961d89d03917        25 minutes ago      /bin/sh -c #(nop) ENV PROJECT_HOME=/opt/djang   0 B
c0871bc539c8        26 minutes ago      /bin/sh -c python2.7 get-pip.py                 10.45 MB
d047a96cbf56        26 minutes ago      /bin/sh -c wget https://bootstrap.pypa.io/get   1.525 MB
429f4b9090cb        26 minutes ago      /bin/sh -c npm install -g --cache /tmp/nodeca   51.87 MB
                    ... SO MANY

You can count them by piping the output to wc:

[cloud-user@carl-kibler-2 base]$ docker history healthelife/base | wc -l
75

There were 75 layers!

The neat part about the full listing is you can see how large individual layers are. This can help you while refining by showing which layers are using the most space and could potentially be removed.

3. Progressively refine the Dockerfiles

I began condensing each group of related commands into single RUN directives without trying to get too clever. For example, 3 commands to yum install some packages became 1 very long command:

RUN yum -y install wget gcc.x86_64 make zlib-devel sqlite-devel gcc-c++ \
    libxml2-devel libxslt-devel git dtach sqllite-tcl autoconf libffi-devel \
    libGL-devel bind-utils sudo which tar swig rsyslog

Every RUN you remove eliminates a layer. You could get down to 1 layer, but that defeats the purpose of layers anyway. Remember, they are cached.

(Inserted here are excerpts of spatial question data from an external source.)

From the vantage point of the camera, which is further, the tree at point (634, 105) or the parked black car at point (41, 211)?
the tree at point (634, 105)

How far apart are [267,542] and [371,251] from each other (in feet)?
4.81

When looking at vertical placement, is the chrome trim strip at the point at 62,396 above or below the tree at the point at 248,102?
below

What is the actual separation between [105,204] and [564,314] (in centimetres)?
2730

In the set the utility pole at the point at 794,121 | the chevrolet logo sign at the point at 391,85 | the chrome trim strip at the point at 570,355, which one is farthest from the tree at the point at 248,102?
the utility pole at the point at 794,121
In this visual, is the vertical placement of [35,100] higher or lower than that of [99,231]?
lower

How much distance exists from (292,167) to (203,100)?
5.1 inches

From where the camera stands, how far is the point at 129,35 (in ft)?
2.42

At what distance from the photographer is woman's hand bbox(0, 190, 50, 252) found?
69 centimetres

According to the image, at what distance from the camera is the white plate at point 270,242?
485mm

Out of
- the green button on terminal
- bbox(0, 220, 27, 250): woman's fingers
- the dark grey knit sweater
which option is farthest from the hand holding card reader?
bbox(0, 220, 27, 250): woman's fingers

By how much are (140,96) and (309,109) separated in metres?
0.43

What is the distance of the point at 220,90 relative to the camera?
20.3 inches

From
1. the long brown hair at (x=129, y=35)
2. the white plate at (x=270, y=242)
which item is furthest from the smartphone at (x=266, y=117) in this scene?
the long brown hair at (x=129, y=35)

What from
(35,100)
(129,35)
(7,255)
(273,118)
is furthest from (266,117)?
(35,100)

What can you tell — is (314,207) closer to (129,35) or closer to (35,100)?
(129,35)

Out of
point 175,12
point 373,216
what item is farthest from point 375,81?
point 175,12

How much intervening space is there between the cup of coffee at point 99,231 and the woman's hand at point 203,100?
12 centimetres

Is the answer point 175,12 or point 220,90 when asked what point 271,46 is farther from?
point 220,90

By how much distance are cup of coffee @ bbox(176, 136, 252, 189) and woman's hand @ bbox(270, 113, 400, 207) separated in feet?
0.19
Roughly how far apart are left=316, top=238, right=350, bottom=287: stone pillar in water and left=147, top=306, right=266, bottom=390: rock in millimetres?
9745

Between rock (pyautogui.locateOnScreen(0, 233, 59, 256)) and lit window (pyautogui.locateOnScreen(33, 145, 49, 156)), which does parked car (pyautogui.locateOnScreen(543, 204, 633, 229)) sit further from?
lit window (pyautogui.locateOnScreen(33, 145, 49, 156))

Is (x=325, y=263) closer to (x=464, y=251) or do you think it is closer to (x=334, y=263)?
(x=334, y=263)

When you make a change in the Dockerfile the cached layers let you skip straight to the change point and only redo the "new" section. Don't reduce RUN commands to the point where every change requires a massive rebuild - that would be deoptimizing your Dockerfile.

For my effort I reduced groups of dependency installs to individual RUN commands:

# Cerner rpm's for python 2.7
RUN wget http://internalrepo/svn/rpm_rhel6/python27-2.7.3-1.cerner.x86_64.rpm
RUN wget http://internalrepo/svn/rpm_rhel6/python27-devel-2.7.3-1.cerner.x86_64.rpm
RUN wget http://internalrepo/svn/rpm_rhel6/python27-debuginfo-2.7.3-1.cerner.x86_64.rpm
RUN yum -y localinstall --nogpgcheck python27-2.7.3-1.cerner.x86_64.rpm python27-devel-2.7.3-1.cerner.x86_64.rpm python27-debuginfo-2.7.3-1.cerner.x86_64.rpm
RUN rm python27-2.7.3-1.cerner.x86_64.rpm python27-devel-2.7.3-1.cerner.x86_64.rpm python27-debuginfo-2.7.3-1.cerner.x86_64.rpm

became:

# Cerner rpm's for python 2.7
RUN wget http://internalrepo/svn/rpm_rhel6/python27-2.7.3-1.cerner.x86_64.rpm && \
    wget http://internalrepo/svn/rpm_rhel6/python27-devel-2.7.3-1.cerner.x86_64.rpm && \
    wget http://internalrepo/svn/rpm_rhel6/python27-debuginfo-2.7.3-1.cerner.x86_64.rpm && \
    yum -y localinstall --nogpgcheck python27-2.7.3-1.cerner.x86_64.rpm python27-devel-2.7.3-1.cerner.x86_64.rpm python27-debuginfo-2.7.3-1.cerner.x86_64.rpm && \
    rm python27-2.7.3-1.cerner.x86_64.rpm python27-devel-2.7.3-1.cerner.x86_64.rpm python27-debuginfo-2.7.3-1.cerner.x86_64.rpm

The pattern is:

RUN download things && \
    install things && \
    delete downloaded things

If done in a single RUN command the layer has a clear, specific image change and size is minimized. Remember that when one layer adds a file and a separate layer removes it, the net size is not reduced. The layers accumulate.

By grouping related RUN commands the number of layers is down to 23. Coalescing them further would start to make it a mess, so I left it there.